### Request
State how many lines of the listing below contain the string "measured", where case counts. Reply with the number alone.
[start of Dataset rows]
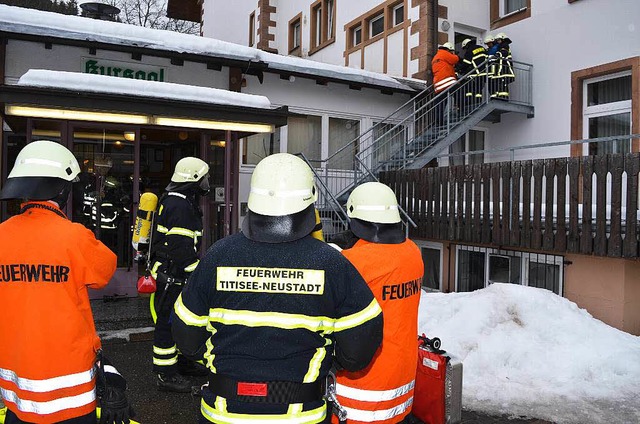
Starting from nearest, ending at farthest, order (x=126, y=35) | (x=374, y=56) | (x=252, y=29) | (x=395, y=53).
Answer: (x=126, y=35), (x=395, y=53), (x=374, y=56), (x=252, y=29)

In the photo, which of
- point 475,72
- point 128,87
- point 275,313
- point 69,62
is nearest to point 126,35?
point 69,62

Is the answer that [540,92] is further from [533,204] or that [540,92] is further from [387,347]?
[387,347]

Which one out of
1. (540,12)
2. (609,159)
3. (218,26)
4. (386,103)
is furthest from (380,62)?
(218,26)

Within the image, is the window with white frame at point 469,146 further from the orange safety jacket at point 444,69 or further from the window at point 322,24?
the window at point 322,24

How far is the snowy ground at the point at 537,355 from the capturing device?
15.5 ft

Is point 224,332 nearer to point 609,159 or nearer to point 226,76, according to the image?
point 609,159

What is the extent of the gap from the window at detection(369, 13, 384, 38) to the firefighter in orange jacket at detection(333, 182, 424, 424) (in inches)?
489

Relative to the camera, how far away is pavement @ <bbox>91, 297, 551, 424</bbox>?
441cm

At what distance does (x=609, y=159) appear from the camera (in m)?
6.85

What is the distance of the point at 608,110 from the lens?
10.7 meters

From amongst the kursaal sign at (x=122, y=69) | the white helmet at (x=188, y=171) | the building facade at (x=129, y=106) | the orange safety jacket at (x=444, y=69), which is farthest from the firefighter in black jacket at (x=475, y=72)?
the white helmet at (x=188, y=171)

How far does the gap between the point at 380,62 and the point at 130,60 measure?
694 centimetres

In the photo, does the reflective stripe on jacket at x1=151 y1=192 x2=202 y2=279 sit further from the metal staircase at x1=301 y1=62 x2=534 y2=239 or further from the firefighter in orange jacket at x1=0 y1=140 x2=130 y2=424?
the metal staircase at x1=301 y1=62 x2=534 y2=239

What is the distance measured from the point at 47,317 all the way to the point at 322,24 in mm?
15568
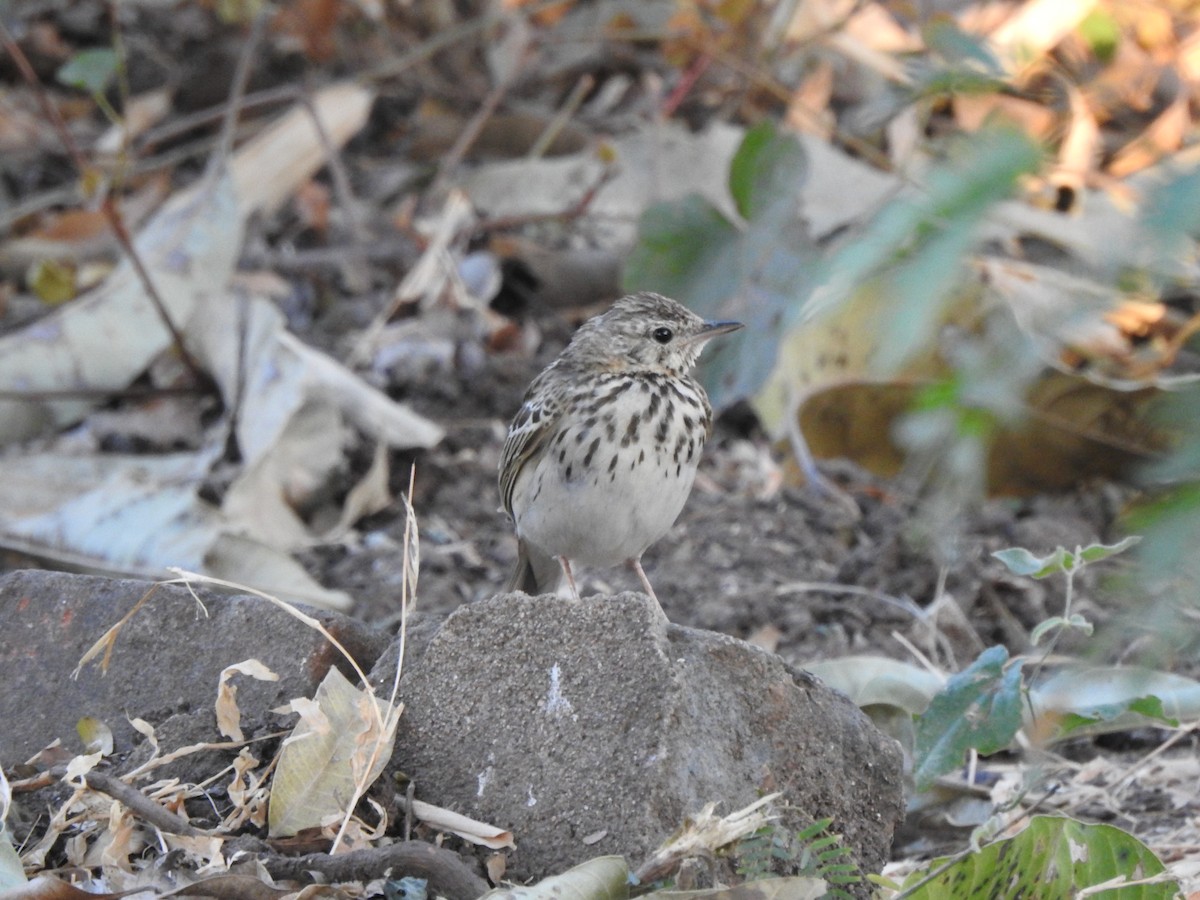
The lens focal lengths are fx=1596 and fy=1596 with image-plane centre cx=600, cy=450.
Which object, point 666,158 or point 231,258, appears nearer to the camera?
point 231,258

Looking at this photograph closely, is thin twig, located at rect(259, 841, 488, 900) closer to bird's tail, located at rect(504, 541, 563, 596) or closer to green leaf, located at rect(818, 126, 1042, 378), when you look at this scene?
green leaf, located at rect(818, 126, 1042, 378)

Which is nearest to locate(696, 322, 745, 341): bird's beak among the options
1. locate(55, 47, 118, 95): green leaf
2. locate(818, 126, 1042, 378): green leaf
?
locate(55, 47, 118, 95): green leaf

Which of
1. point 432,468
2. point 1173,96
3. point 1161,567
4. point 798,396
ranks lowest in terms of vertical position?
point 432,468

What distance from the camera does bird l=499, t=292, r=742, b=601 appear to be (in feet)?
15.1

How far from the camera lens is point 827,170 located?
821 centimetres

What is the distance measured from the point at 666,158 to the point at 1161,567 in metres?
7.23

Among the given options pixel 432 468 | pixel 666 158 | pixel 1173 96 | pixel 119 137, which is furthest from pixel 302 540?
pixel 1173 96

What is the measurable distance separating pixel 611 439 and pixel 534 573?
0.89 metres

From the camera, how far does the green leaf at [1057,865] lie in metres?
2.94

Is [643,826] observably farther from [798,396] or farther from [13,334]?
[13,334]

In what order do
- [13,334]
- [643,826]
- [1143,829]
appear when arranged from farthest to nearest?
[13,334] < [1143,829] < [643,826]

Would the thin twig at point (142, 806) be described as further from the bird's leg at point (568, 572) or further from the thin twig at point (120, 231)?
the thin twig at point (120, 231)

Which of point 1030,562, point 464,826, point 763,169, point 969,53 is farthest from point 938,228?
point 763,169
[end of Dataset rows]
[start of Dataset rows]
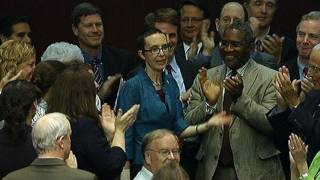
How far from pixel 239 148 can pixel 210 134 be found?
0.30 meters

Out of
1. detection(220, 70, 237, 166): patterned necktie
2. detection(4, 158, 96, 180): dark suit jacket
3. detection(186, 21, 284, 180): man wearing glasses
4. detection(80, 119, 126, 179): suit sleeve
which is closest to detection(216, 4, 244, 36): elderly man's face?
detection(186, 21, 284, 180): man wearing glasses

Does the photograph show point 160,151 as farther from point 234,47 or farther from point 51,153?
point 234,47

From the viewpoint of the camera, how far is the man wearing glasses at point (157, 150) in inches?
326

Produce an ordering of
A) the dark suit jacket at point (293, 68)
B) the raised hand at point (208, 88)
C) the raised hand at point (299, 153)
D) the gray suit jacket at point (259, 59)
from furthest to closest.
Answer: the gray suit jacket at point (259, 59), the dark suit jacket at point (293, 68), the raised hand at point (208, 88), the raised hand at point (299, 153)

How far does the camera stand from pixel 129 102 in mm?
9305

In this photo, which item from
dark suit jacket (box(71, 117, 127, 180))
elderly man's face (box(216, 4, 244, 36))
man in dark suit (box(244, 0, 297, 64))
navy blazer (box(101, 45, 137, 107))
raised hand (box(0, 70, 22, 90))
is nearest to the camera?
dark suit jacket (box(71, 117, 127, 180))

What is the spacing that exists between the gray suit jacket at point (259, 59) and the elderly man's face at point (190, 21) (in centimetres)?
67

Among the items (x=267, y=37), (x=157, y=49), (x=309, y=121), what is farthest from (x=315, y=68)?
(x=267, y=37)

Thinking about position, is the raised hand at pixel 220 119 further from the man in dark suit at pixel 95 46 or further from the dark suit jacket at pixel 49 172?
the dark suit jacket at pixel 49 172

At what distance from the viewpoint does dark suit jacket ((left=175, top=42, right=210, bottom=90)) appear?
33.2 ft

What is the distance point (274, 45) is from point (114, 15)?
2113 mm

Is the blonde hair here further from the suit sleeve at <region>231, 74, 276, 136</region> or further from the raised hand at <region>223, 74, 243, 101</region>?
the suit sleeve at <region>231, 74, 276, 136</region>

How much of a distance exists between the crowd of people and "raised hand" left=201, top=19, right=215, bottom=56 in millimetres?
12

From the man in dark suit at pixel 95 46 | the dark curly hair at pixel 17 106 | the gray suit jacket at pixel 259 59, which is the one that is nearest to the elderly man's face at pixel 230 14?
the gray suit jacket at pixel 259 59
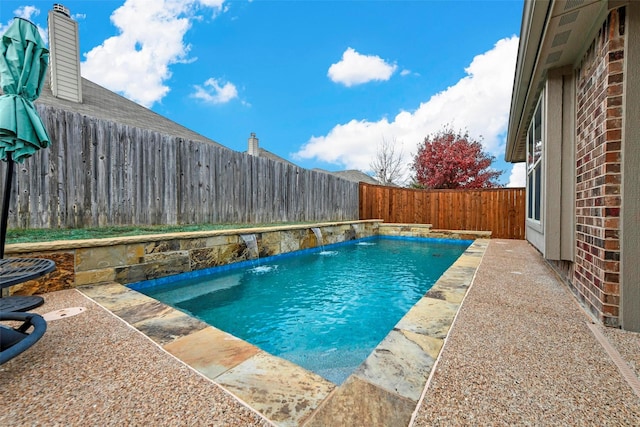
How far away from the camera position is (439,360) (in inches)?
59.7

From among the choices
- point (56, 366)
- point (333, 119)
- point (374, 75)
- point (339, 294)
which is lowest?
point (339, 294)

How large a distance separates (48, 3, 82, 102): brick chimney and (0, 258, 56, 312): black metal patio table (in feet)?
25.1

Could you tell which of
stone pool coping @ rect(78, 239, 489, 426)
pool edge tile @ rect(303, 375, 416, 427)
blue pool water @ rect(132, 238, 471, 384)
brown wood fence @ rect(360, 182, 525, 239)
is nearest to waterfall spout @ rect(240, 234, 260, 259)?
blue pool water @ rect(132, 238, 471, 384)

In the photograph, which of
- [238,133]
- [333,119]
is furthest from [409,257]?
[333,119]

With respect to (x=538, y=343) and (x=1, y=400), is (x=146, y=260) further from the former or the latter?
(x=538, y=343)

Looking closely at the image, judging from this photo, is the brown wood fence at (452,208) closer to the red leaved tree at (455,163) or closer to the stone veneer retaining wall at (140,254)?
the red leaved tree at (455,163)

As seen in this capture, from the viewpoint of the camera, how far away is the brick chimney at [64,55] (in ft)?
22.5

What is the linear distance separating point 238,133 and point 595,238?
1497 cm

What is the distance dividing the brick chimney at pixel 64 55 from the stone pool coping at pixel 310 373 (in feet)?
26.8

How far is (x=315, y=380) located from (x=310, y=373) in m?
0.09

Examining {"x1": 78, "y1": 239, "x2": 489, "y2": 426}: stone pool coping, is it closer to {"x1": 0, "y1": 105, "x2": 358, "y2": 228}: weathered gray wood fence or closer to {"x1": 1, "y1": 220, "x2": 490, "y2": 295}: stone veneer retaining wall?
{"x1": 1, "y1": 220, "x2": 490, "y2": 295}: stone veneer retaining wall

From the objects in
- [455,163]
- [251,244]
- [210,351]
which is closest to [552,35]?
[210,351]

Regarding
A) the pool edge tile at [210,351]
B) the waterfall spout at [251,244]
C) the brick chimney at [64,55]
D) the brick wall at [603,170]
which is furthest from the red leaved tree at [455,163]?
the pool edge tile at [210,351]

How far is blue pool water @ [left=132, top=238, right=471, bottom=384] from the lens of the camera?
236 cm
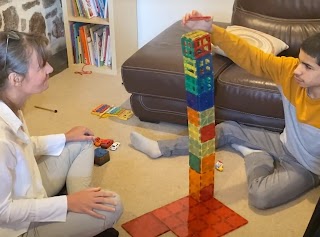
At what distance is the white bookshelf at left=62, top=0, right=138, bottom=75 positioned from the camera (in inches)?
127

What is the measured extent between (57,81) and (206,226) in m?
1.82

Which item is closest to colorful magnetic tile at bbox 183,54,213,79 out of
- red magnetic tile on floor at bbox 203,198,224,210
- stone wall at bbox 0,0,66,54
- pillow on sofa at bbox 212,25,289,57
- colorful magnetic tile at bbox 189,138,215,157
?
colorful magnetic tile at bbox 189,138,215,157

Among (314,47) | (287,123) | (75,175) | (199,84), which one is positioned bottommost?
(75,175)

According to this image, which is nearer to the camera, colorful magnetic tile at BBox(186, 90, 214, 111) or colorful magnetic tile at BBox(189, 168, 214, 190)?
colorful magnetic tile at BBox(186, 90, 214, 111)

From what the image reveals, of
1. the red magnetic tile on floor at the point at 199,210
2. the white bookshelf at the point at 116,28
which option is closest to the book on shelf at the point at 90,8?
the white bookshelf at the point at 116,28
[end of Dataset rows]
### Output below
3